The bank does not contest the view of the district judge that if the car was forfeitable, the bank would not, under the statute, be entitled to a remission of the forfeiture. On the other hand, it urges upon us that the evidence on which the judgment of forfeiture was predicated, viewed in the light most favorable to the district judge’s conclusion, brings the case not within our case of United States v. One 1952 Lincoln Sedan, 5 Cir., 213 F.2d 786, but within that of United States v. Jones, 5 Cir., 194 F.2d 283 and United States v. Lane Motor Co., 344 U.S. 630, 73 S.Ct. 459, 97 L.Ed. 622. In the Jones case it was alleged that the car was aiding in the transportation of illegal whiskey in that the operator of said automobile did use air horns attached to his automobile by giving a certain series of blasts to warn persons working at a still of the approach of federal officers. In the Lane case the car was used to drive the owner of an illicit still to its location.

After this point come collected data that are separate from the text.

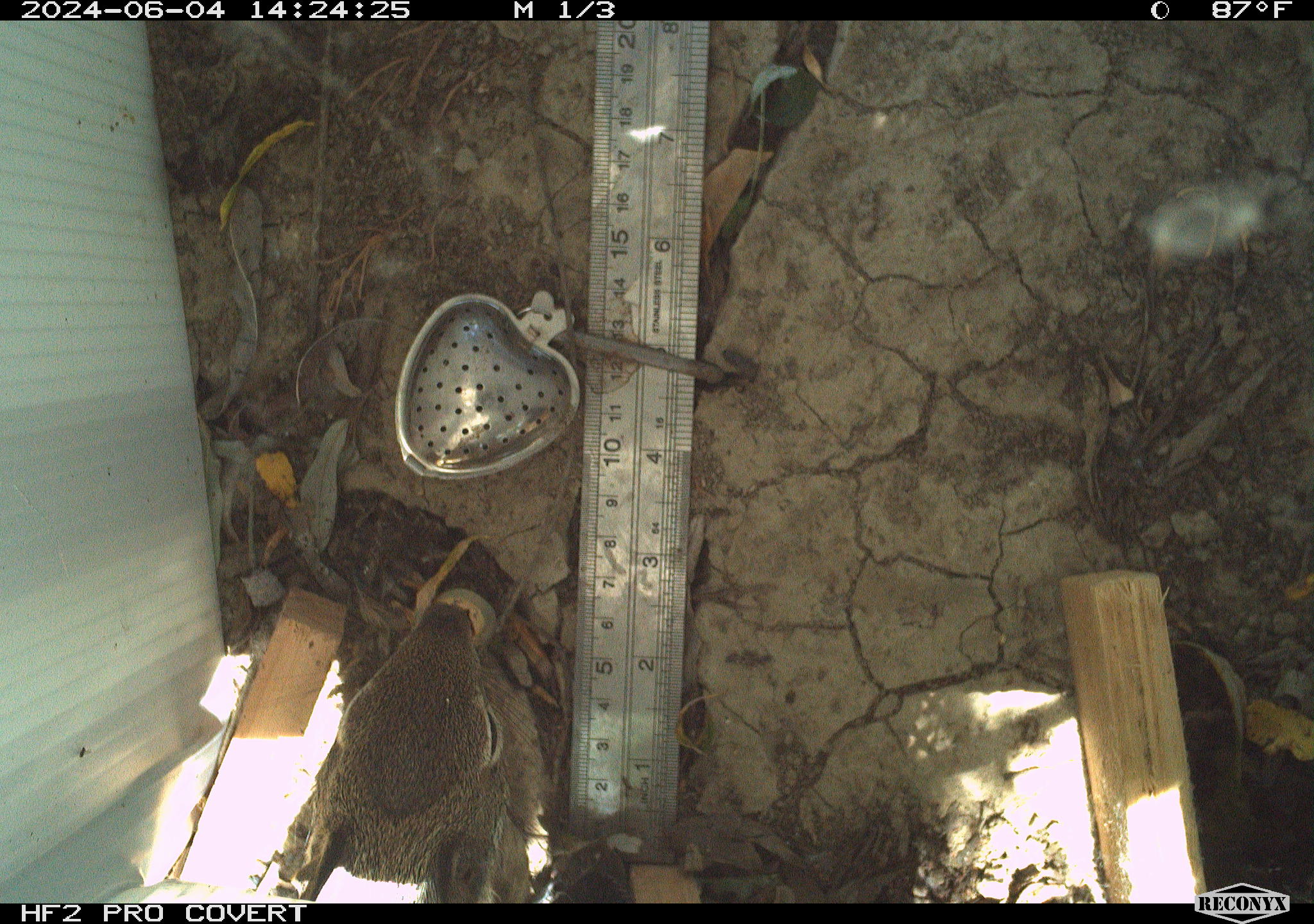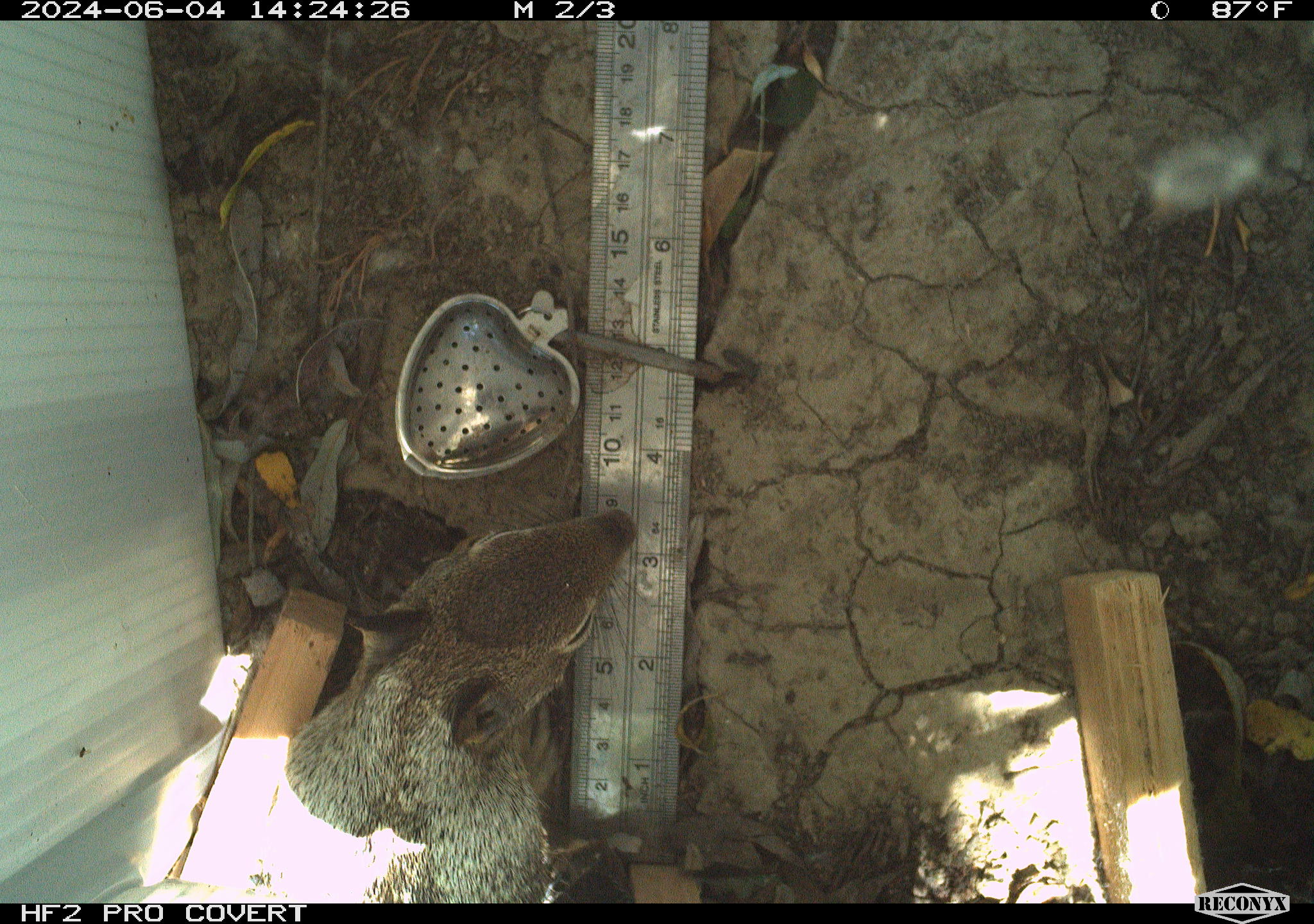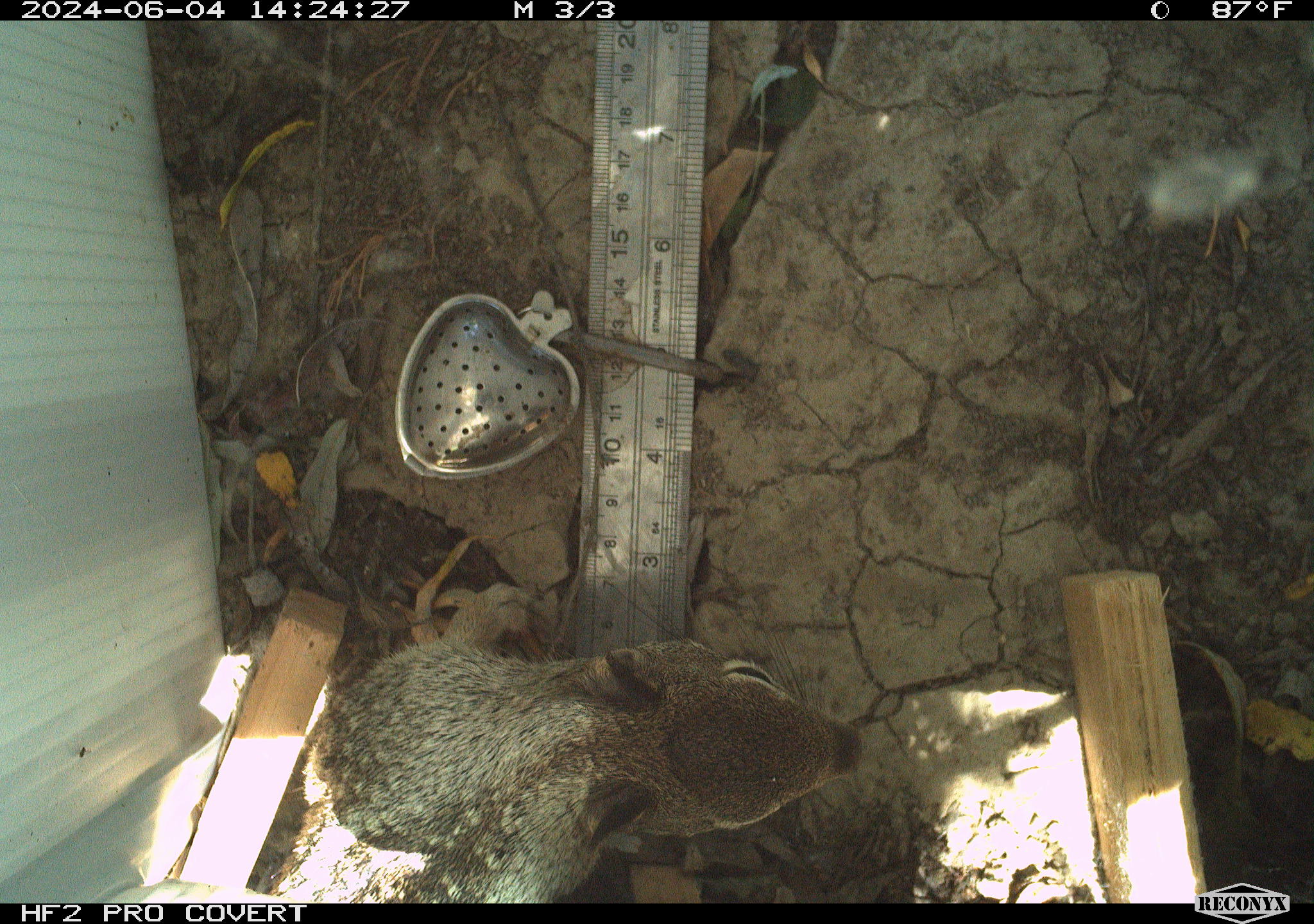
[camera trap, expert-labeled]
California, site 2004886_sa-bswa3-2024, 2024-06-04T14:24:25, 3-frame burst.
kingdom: Animalia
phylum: Chordata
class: Mammalia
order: Rodentia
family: Sciuridae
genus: Otospermophilus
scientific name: Otospermophilus beecheyi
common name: california ground squirrel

We agree with appellant that the evidence in this case does not, any more than the evidence in those cases did, show that the car was being so used as to subject it to forfeiture. So agreeing, we order the judgment reversed and the cause remanded with directions to deny the forfeiture.
Dissenting Opinion
(dissenting).
I think that the court below reached the right conclusion and that its judgment should be affirmed.
Rehearing denied: BORAH, Circuit Judge, dissenting.